I guess you have domain classes of different arity, so here it is my advice. (all the following is ready for REPL)
Define an extractor class per TupleN, e.g. for Tuple2 (your example):
class E2(val t: Tuple2[String, String]) {
def unapply(m: Map[String,String]): Option[Tuple2[String, String]] =
for {v1 <- m.get(t._1)
v2 <- m.get(t._2)}
yield (v1, v2)
}
// class E3(val t: Tuple2[String,String,String]) ...
You may define a helper function to make building extractors easier:
def mkMapExtractor(k1: String, k2: String) = new E2( (k1, k2) )
// def mkMapExtractor(k1: String, k2: String, k3: String) = new E3( (k1, k2, k3) )
Let's make an extractor object
val PersonExt = mkMapExtractor("firstname", "lastname")
and build Person:
val testMap = Map("lastname" -> "L", "firstname" -> "F")

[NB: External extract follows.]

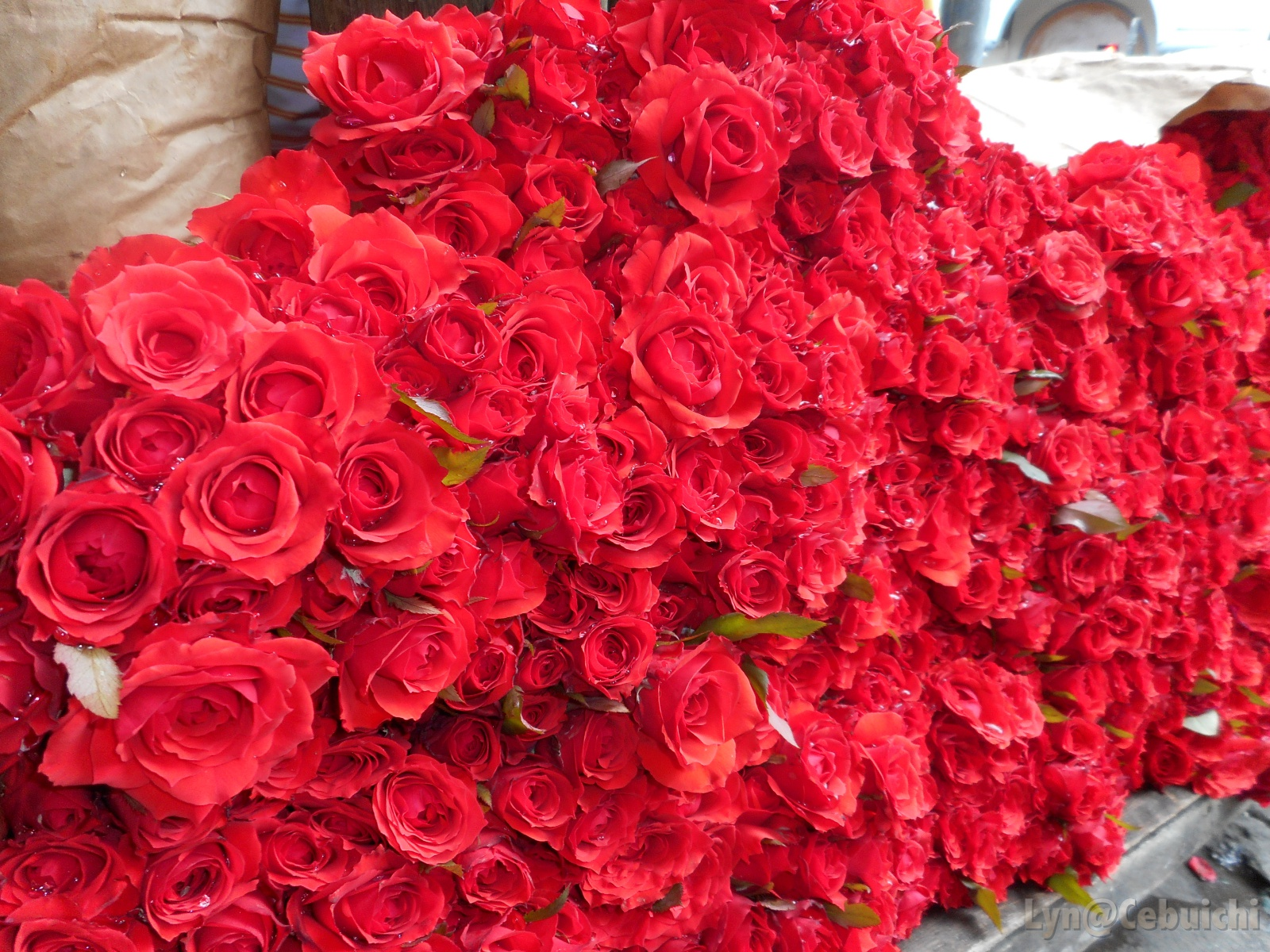 A new batch of fresh roses arrived earlier that morning.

PersonExt.unapply(testMap) map {Person.tupled}
or
testMap match {
case PersonExt(f,l) => println(Person(f,l))
case _ => println("err")
}
Adapt to your taste.
P.S. Oops, I didn't realize you asked about named arguments specifically. While my answer is about positional arguments, I shall still leave it here just in case it could be of some help.
Since Map is essentially just a List of tuples you can treat it as such.
scala> val person = args.toList match {
case List(("firstname", firstname), ("lastname", lastname), _) => new Person(firstname, lastname)
case _ => throw new Exception
}
person: Person = Person(John,Doe)
I made Person a case class to have the toString method generated for me.